[Document segment]

Publication Type:Journal Article
Source:The Squealer, Squeaky Wheel/ Buffalo Media Resources, inc., Volume 15, Issue 1, Buffalo, NY (2004)
Since 1971 the Research and the Residency Programs at the Center have been equal partners, providing opportunities for artists and technicians to collaboratively work toward the conceptualization and realization of new instruments; using these new devices artists create images previously unseen, and new relationships among visual and sonic elements. The early commercially available tool set for media artists was very limited, and the Center dedicated its resources to breaking through the boundaries of these devices and to creating new machines. From the early 1970s modifications of portapack cameras to allow adjustments over gain and pedestal, to the construction of the Paik Abe Video Synthesizer, the Jones Buffer, and the interface of the LSI-11 computer system, the design and use by video makers of responsive and flexible tools has always been an important mission of the Center.
These are some of the signposts on our journey in the arts and sciences.
The construction of the Paik/Abe Video Synthesizer begins, designed by Shuya Abe and Nam June Paik and built at the Center with David Jones and Robert Diamond, for eventual placement at the TV Lab at WNET TV. This system is used at the Center by Paik and the staff of WNET, including David Loxton and engineer John Godfrey to produce a portion of Paik's "The Selling of New York", a part of "
Oscillators are designed by David Jones for use as signal inputs to the synthesizer, and as sonic modules. Initial research begins into the Jones gray level keyer and production of a black and white keyer. A commercially available Sony SEG is modified to accept direct sync interface with the Paik/Abe with provision for external wipe signal input.
David Jones develops the Jones Colorizer, a four channel voltage controllable colorizer with gray level keyers. In April 1975 the SAID (Spatial and Intensity Digitizer) is developed by Dr. Don McArthur, an outgrowth of research on black and white time base corrector. Work is begun by David Jones, Don McArthur and Walter Wright on a project to explore the interface of an LSI-11 computer with a video processing system. The goal is to create and control video imagery using a computer.

[/Document segment]
[Collected data]

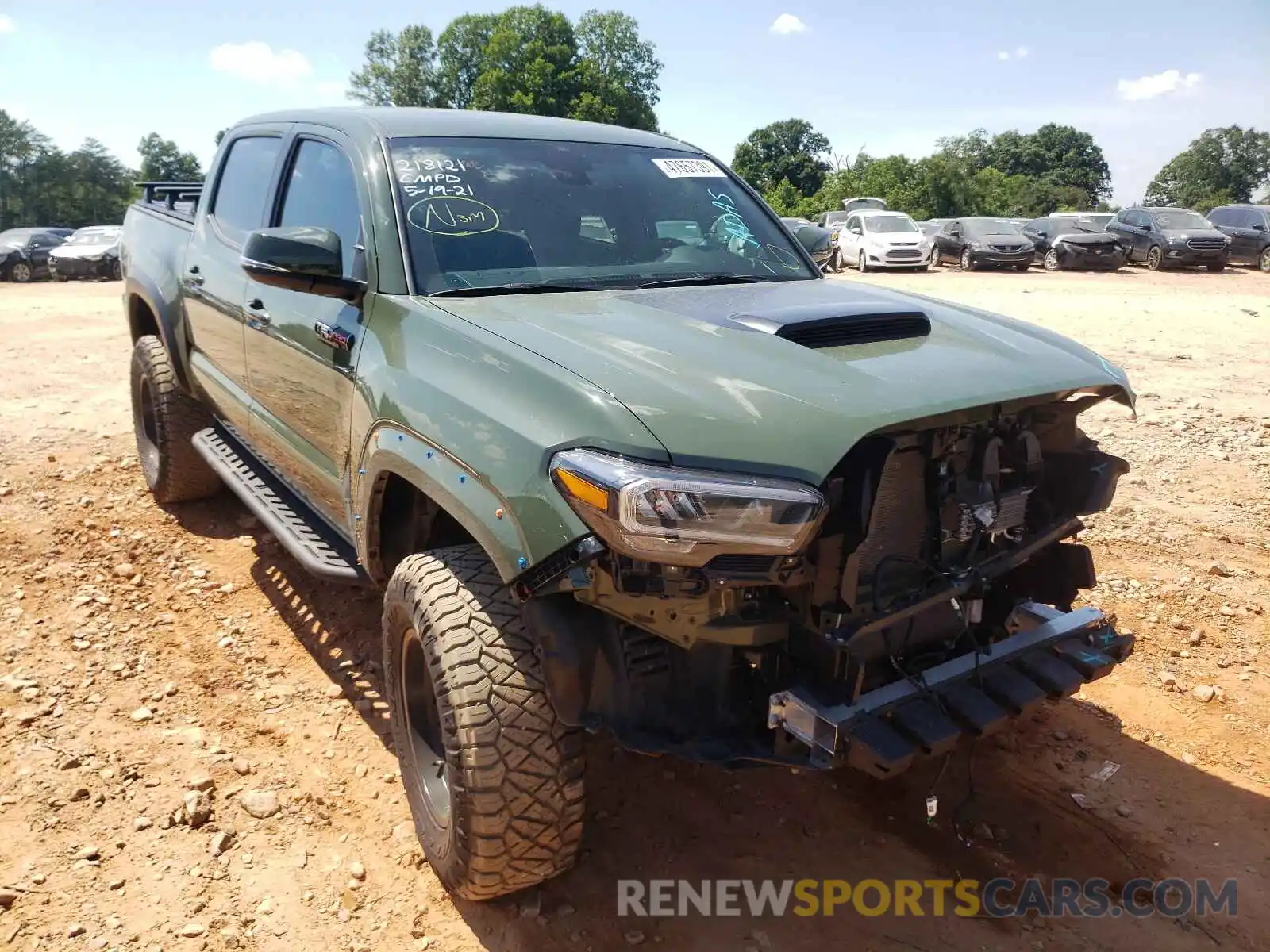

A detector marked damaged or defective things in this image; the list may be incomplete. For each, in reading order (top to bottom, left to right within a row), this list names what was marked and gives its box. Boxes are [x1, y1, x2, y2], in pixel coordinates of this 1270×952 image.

damaged front end [521, 383, 1137, 777]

[/Collected data]

### Task requirements:
1 – Answer these about the article on the Center's video tools:
(a) Since what year have the Research and the Residency Programs at the Center been equal partners?
(b) Who designed the Paik/Abe Video Synthesizer?
(c) What does SAID stand for, and who developed it?
2 – Carry on the article about the Center's video tools, starting right after its final sentence.

### Numbered responses:
1 –
(a) 1971
(b) Shuya Abe and Nam June Paik
(c) Spatial and Intensity Digitizer; Dr. Don McArthur

2 –
The National Endowment for the Arts in 1975 provides support for initial research into the computer-video processing project, which is expanded by Jones, McArthur, Wright and Brewster to incorporate parallel research efforts by Woody and Steina Vasulka and Jeffrey Schier. The LSI-11 computer is the standard. Jones develops hard and soft edged keyers and a sequential switcher, which along with the Jones Colorizer, are incorporated into the processing system. A 64-point push button switching matrix is built, and used in dance performances with the American Dance Asylum and Bill T. Jones and Arnie Zane. We write a manual, which serves as an operator's guide to 1/2" reel-to-reel equipment, portapaks and editing equipment. Later we include construction information on a Paik Raster Control Unit. By 1985, the information is expanded to include systems structure and theory of electronic signals and processing techniques. These manuals have been distributed to many individuals and organizations over the years, and are now available on the Video History Web.
The LSI-11 microprocessor is interfaced with video and audio synthesis equipment was installed as part of the system and made available to artists through the Residency Program; software research begins.
The Analog Control Box is designed by David Jones and Richard Brewster, allowing the production of electronic sounds and also signals which controlled parameters of the video signal. The computer project proceeds, assisted by Paul Davis, then director of the student computer lab and instructor at the School for Advanced Technology at SUNY-Binghamton.
We use a Z-2, an 8 bit computer with an S-100 bus, and dual floppy drives, as the digital device within the processing system. A CAT digital frame buffer is interfaced to the computer; at the time this is one of the only commercially available "low-cost" digital devices, which incorporated concepts of video, and recordable signal output. The Z-80 is interfaced also with the analog box. Software begins to be developed for specific video uses.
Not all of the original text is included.